--- PROVIDED TEXT ---
--------------------------------------------------

No, this isn’t about “American Hustle”; it’s a commentary on James Surowiecki’s interesting article in The New Yorker on the cult of long working hours. I don’t exactly disagree with his argument, but I’d place the emphasis a bit differently.

First of all, he’s right that for what he calls knowledge workers – I’d just say elite workers in general – the whole time ethos has changed. When I was growing up on Long Island, there was a clear class hierarchy in commute times. Early trains were filled with menial workers; the later the train, the more and fancier the suits, with executives starting their day at 9:30 or 10 a.m. These days, if anything, it is reversed: There are a lot of hard-driving suits on the early trains, and the later trains are much more mixed.

So what is this about? Mr. Surowiecki emphasizes the incentives of employers, and their difficulty in taking the negative effects on productivity into account. My sense, however, is that the most important factor – which he alludes to but doesn’t put at the center – is signaling. Working insane hours is a sign of commitment, of willingness to sacrifice for the job; the personal destructiveness of the practice isn’t a bug, but a feature.

To be fair, my view is partly shaped by personal experience. I’ve never worked at an investment bank, thank God. In fact, the only time I’ve had a job with a regular commute that required me to wear a suit every day was my stint working for the Council of Economic Advisers under President Reagan in 1982 to 1983.

But during that time, the centrality of discomfort as a proof of seriousness was overwhelmingly obvious. If you were at all ambitious, you wore a three-piece suit every day. In Washington, D.C., in July, that’s completely crazy, but that was the point.

--------------------------------------------------

--- SUPPLIED MATERIAL ---
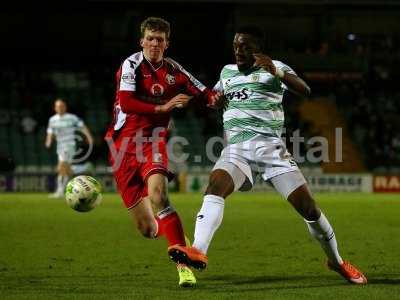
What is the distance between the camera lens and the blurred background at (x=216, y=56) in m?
31.8

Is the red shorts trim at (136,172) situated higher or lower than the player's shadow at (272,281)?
higher

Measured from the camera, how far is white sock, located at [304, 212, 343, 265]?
7.73m

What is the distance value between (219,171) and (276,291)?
1.19m

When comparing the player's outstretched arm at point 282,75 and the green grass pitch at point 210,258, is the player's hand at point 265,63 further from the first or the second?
the green grass pitch at point 210,258

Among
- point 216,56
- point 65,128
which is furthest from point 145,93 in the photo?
point 216,56

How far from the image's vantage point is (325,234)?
7770 millimetres

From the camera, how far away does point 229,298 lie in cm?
679

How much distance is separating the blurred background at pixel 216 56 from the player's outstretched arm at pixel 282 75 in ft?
75.9

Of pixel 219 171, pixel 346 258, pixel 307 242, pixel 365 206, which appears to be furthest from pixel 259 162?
pixel 365 206

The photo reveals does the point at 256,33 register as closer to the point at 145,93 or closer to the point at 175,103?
the point at 175,103

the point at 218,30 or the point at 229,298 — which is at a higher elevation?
the point at 218,30

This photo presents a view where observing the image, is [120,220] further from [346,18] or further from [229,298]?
[346,18]

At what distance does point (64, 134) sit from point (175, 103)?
13.9m

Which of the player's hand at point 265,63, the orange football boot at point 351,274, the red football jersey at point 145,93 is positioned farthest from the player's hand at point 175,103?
the orange football boot at point 351,274
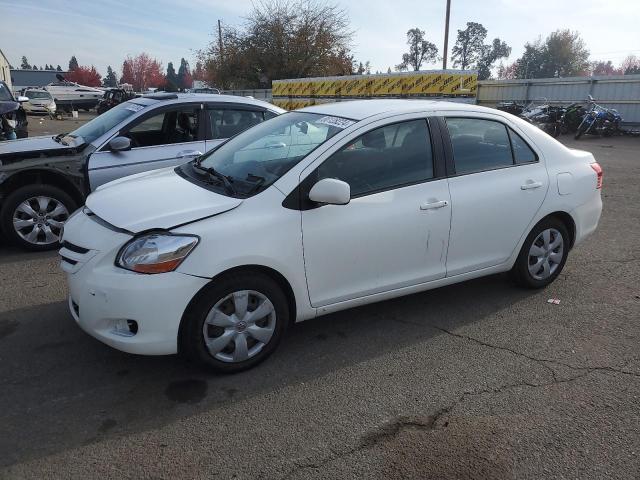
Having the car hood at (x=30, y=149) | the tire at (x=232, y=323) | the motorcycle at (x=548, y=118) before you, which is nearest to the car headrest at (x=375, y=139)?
the tire at (x=232, y=323)

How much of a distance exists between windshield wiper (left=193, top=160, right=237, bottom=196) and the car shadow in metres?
1.16

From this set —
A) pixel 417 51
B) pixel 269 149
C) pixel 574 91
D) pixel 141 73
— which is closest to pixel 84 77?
pixel 141 73

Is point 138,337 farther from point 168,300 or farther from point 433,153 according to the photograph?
point 433,153

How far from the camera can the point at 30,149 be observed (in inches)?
221

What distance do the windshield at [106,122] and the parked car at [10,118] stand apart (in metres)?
4.53

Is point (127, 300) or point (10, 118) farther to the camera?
point (10, 118)

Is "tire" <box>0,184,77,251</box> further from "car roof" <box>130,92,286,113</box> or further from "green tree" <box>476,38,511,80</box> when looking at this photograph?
"green tree" <box>476,38,511,80</box>

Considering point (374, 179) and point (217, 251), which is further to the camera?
point (374, 179)

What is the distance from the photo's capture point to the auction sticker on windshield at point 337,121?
3687mm

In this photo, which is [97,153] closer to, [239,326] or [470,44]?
[239,326]

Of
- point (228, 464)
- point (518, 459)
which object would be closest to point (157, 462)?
point (228, 464)

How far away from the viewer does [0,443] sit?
2.64 metres

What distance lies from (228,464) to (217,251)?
45.6 inches

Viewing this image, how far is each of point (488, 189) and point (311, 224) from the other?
1604 millimetres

--------------------------------------------------

--- EXERCISES TO COMPLETE ---
1) Write out everything in the commentary on long working hours from "But during that" down to "was the point.", copying it word for word.
2) According to the commentary on long working hours, what did anyone at all ambitious wear every day during the author's time at the Council of Economic Advisers?
3) Pick up the commentary on long working hours after its final sentence and keep writing.
The material has no connection to the commentary on long working hours.

--- RESULTS IN ORDER ---
1)
But during that time, the centrality of discomfort as a proof of seriousness was overwhelmingly obvious. If you were at all ambitious, you wore a three-piece suit every day. In Washington, D.C., in July, that’s completely crazy, but that was the point.

2) A three-piece suit.

3)
And then there were the breakfast meetings. I can understand why busy, productive people might sometimes want to meet at 7 a.m., but what soon became completely clear was that the people who insisted on those early meetings were the least competent and productive guys – the economics team at the National Security Council, which was totally hopeless in the Reagan years, the team at Agriculture, and so on. (No offense to current personnel, who I hope are in a completely different class; there were a lot of really strange people allegedly doing economics in the early Reagan period.) It was hard not to conclude that they were making a show of being incredibly busy and hard-working; they probably went back to their offices after breakfast and read Ayn Rand novels or something.

Meanwhile, people at the Office of the United States Trade Representative and the Federal Reserve, who really did know what they were doing, showed no similar fetish.

To the extent that this is a problem, I guess rules are the answer. But I wonder whether the urge to signal will just pop up somewhere else.